» Lista de tarefas:
A. Transcreva, do trecho sobre Anísio Teixeira, a parte que começa em "Anísio Spínola Teixeira" e prossegue até "a aprovação pretendida.".
B. Segundo o trecho sobre Anísio Teixeira, em que ano ele se transferiu para o Colégio Antônio Vieira, em Salvador?
C. Dê prosseguimento ao trecho sobre Anísio Teixeira a partir da última frase apresentada.

» Trecho selecionado:
___
Anísio Spínola Teixeira nasceu em Caetité–BA, (Vila do Príncipe), importante centro econômico, cultural e político do centro-sul baiano, 757 km de Salvador a 12 de julho de 1900. Filho do Dr. Deocleciano Pires Teixeira (médico, importante figura da sociedade local) e d. Ana de Souza Spinola, de inteligência incomum, desde cedo chamava à atenção dos professores da escola dos jesuítas. Anísio fez seus estudos primário e ginasial na sua cidade natal, transferindo-se em 1914 do Instituto São Luis Gonzaga, para o Colégio Antônio Vieira, em Salvador, onde conhece Hemes Lima (1902-1978). Em 1917, o padre Cabral lhe desperta admiração que o influenciaria a abraçar a carreira religiosa. Três anos depois, em carta ao pai anuncia o despertar da vocação religiosa e o desejo de ingressar na Companhia de Jesus, não obtém a aprovação pretendida.
___
» Amostra de dados:
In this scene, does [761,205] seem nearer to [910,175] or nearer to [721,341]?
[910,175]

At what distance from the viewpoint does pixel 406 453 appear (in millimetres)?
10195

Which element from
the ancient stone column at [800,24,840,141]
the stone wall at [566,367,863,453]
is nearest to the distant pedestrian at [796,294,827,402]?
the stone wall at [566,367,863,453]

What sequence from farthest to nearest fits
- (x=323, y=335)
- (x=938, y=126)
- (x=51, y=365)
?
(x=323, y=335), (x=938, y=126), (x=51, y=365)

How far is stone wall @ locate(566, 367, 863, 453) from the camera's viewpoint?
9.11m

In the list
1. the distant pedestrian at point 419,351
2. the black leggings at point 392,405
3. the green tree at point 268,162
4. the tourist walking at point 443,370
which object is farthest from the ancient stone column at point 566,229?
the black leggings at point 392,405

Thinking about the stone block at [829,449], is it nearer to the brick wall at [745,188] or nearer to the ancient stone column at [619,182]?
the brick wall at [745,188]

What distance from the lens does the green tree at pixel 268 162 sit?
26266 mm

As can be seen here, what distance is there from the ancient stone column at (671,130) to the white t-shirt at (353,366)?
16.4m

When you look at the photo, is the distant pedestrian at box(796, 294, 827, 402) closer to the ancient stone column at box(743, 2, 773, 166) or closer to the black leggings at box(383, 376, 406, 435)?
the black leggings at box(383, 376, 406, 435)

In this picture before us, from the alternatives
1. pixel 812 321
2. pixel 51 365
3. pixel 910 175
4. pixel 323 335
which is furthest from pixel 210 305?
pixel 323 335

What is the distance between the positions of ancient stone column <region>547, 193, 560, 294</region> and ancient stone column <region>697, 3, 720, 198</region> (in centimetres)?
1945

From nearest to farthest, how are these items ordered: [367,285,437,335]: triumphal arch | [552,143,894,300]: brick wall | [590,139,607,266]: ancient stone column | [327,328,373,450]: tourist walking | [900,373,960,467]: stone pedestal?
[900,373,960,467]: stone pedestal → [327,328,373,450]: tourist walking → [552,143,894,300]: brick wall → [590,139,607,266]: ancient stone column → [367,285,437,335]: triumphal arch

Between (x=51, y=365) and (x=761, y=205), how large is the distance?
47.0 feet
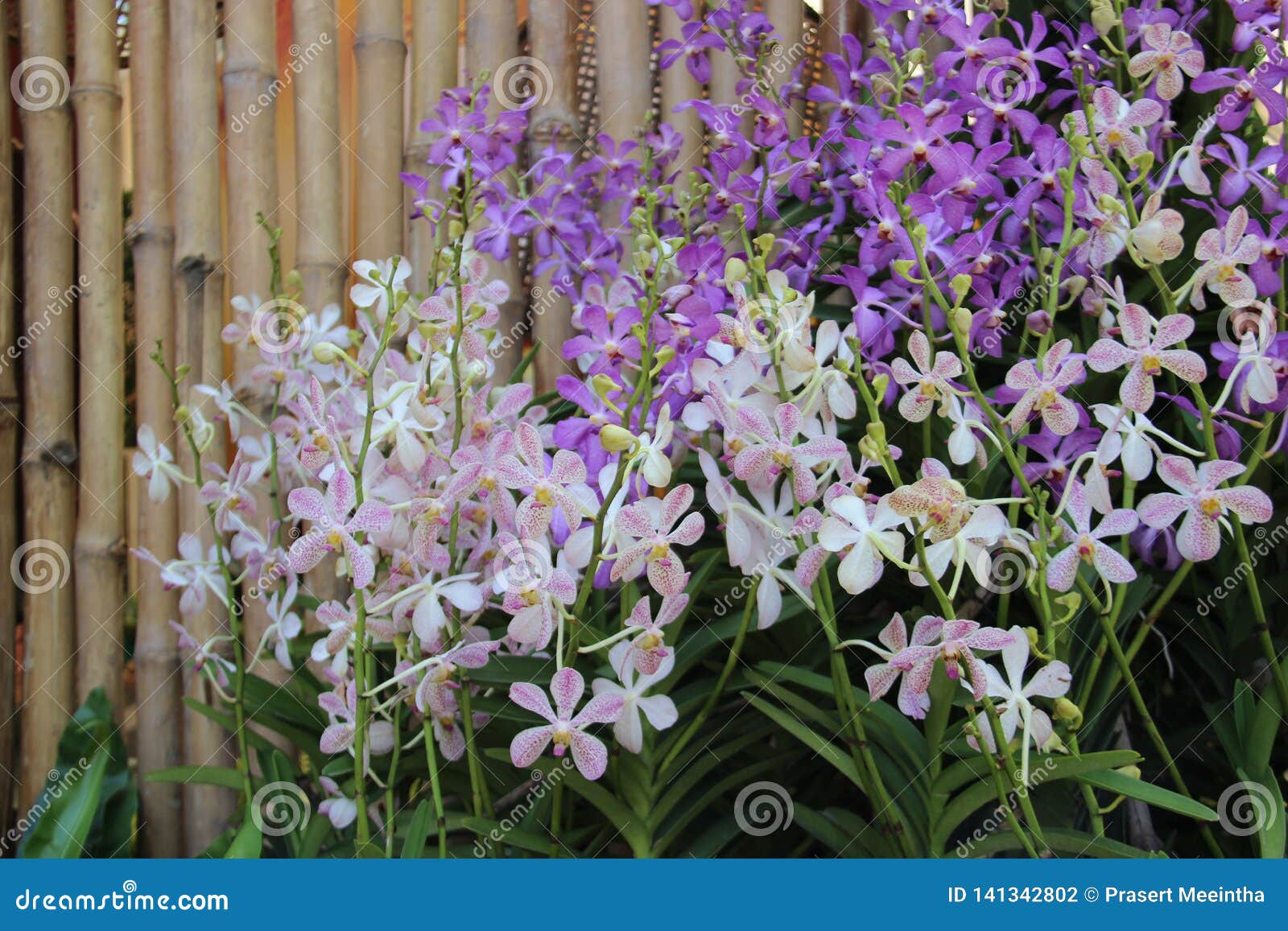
___
» Respostas do exercício:
A.
Anísio Spínola Teixeira nasceu em Caetité–BA, (Vila do Príncipe), importante centro econômico, cultural e político do centro-sul baiano, 757 km de Salvador a 12 de julho de 1900. Filho do Dr. Deocleciano Pires Teixeira (médico, importante figura da sociedade local) e d. Ana de Souza Spinola, de inteligência incomum, desde cedo chamava à atenção dos professores da escola dos jesuítas. Anísio fez seus estudos primário e ginasial na sua cidade natal, transferindo-se em 1914 do Instituto São Luis Gonzaga, para o Colégio Antônio Vieira, em Salvador, onde conhece Hemes Lima (1902-1978). Em 1917, o padre Cabral lhe desperta admiração que o influenciaria a abraçar a carreira religiosa. Três anos depois, em carta ao pai anuncia o despertar da vocação religiosa e o desejo de ingressar na Companhia de Jesus, não obtém a aprovação pretendida.

B. Em 1914.

C.
Em 1922 forma-se em Direito pela Universidade do Rio de Janeiro, chegou ao então governador Francisco Marques de Góes Calmon (1924-1928) a quem não conhecia pessoalmente, na condição de modesto candidato a promotor público de Caetité, mas Góes Calmon ofereceu-lhe o cargo de diretor de Instrução Pública e nomeou-o em abril de 1924. Seu nome fora indicado pelo ex-colega Hermes Lima, que servia no gabinete do governador, que “preocupava-o muito o problema da instituição e na procura de alguém para chefiar o respectivo departamento, lembrei-lhe o nome de Anísio. Ele ouviu, fez perguntas, ponderou e expediu o convite”.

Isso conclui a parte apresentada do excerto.